Marcelo partiu para disputar Belém no timing que escolheu, sem negociar apoios prévios, à esquerda ou à direita (nem sequer no seu partido), prometendo uma campanha de ‘afetos’ e uma presidência com um estilo muito diferente do atual inquilino.
Sabe, de antemão, que não tem adversários à altura, desde os que concorrem por obrigação de militância, por desforra ou para dar nas vistas, até Sampaio da Nóvoa, que veio a terreiro, de peito inchado, com a ilusão de apoios partidários que não tem, e um discurso entremeado de esquerdismo Syriza e lirismo avulso.
A única esperança de Nóvoa (outro erro de casting de António Costa) é que haja uma segunda volta nas presidenciais, e aí fazer o pleno do ‘povo de esquerda’ contra Marcelo. Talvez se engane.
As presidenciais, como era de esperar, aterraram no meio da algazarra provocada pelos resultados eleitorais de 4 de Outubro. Num ápice, passou a chamar-se «charneira» à metamorfose de António Costa.
Inventada a personagem de ‘candidato a primeiro-ministro’ encarnou-a sem rebuço e passou a comportar-se na vida real como o fizera na representação encenada para o palco do PS.
Avistou-se com partidos do arco da governação e da esquerda anti-sistema, com se fossem farinha do mesmo saco. Marcou encontros com jornalistas estrangeiros e embaixadores da UE, como se tivesse mandato régio para formar Governo.
Consoante os interlocutores, assim mudou de falas e de inflexões de voz. Eufórico, quando contracenava com Catarina ou Jerónimo.
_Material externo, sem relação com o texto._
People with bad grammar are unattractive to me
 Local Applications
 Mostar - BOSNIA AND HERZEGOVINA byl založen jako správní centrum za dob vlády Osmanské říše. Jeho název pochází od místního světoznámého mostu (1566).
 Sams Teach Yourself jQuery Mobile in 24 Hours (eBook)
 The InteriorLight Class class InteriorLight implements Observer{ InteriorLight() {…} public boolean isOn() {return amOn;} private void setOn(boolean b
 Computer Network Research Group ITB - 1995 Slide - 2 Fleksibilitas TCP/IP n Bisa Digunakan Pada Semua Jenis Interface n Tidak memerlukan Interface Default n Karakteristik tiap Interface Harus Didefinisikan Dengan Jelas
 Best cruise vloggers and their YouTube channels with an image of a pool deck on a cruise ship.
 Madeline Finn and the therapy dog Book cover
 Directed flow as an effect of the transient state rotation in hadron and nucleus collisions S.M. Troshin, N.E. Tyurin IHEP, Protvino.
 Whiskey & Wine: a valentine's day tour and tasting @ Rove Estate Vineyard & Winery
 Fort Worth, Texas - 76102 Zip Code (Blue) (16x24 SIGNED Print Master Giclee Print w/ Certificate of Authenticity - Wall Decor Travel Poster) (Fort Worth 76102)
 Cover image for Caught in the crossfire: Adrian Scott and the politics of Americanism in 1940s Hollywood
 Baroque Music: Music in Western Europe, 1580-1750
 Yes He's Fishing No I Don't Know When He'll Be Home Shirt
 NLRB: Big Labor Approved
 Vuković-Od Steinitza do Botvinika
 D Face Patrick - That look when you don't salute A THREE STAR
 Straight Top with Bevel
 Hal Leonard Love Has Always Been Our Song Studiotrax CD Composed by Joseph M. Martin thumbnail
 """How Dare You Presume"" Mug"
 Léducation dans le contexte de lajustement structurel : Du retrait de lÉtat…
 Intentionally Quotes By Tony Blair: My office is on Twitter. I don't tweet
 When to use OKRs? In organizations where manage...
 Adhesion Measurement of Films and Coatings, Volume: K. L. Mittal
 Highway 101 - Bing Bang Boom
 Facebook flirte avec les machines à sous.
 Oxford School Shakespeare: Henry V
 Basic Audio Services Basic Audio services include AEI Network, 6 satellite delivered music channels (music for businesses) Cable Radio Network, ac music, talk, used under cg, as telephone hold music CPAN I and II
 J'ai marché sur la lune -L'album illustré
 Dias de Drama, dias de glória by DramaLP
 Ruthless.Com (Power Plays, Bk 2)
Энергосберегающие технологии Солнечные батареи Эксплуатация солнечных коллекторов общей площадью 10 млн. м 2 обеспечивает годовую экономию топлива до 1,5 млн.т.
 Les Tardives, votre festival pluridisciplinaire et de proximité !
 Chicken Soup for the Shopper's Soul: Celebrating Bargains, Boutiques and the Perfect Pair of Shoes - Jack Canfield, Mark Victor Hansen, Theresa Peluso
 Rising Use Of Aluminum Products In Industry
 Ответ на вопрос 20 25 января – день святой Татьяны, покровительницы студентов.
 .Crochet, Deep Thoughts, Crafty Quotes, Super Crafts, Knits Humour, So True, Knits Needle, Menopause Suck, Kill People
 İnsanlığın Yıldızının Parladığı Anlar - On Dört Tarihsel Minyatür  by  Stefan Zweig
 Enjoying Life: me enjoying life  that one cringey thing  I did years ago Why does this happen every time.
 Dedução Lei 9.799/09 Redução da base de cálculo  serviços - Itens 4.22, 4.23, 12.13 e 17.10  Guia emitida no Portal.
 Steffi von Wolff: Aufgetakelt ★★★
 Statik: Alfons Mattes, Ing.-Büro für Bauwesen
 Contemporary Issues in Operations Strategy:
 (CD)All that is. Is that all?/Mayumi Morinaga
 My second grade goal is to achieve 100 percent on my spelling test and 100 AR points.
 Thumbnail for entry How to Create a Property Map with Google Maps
Inconclusivo, se tinha pela frente Passos Coelho e Paulo Portas.
Sem exceção, todos fingiram que a personagem existia e que não tinha desaparecido numa noite de domingo chuvoso.
Com este guião, esperam ainda alguns lunáticos transformar a derrota factual numa vitória surreal. «Usurpador», chama-lhe, descaridosamente, Maria João Avilez no Observador.
E o pior é que já apareceram invertebrados a aplaudi-lo no papel, sem perceberem o naufrágio do PS, que fez história contra a histeria revolucionária do PCP e aliados, na mítica jornada da Fonte Luminosa.
Nesta peça de opereta, o astuto Jerónimo, inquieto com o Bloco, tem afagado Costa com propostas de ‘casamento de conveniência’, enquanto Catarina, em estado de euforia virginal, pisca o olho a Costa, para ‘socializar’ o namoro.
Perante estes delíquios de alma, suspeita-se que, do outro lado do Atlântico, Kissinger sorria ao recordar o seu longínquo argumento da ‘vacina’ para a Europa, enquanto Carlucci pensará se valeu a pena perder tempo com Mário Soares, ajudando-o a impedir o PCP de tomar conta do poder em 75.
Costa não aprendeu a lição, confundindo o país com o seu umbigo.
A gestão desta barafunda teatral depende, em última instância, de Cavaco Silva. Conjetura-se sobre a forma como vai sair dela. Fazem-se apostas. No meio das muitas dúvidas que existem, apenas uma certeza: o país não merece novo PREC.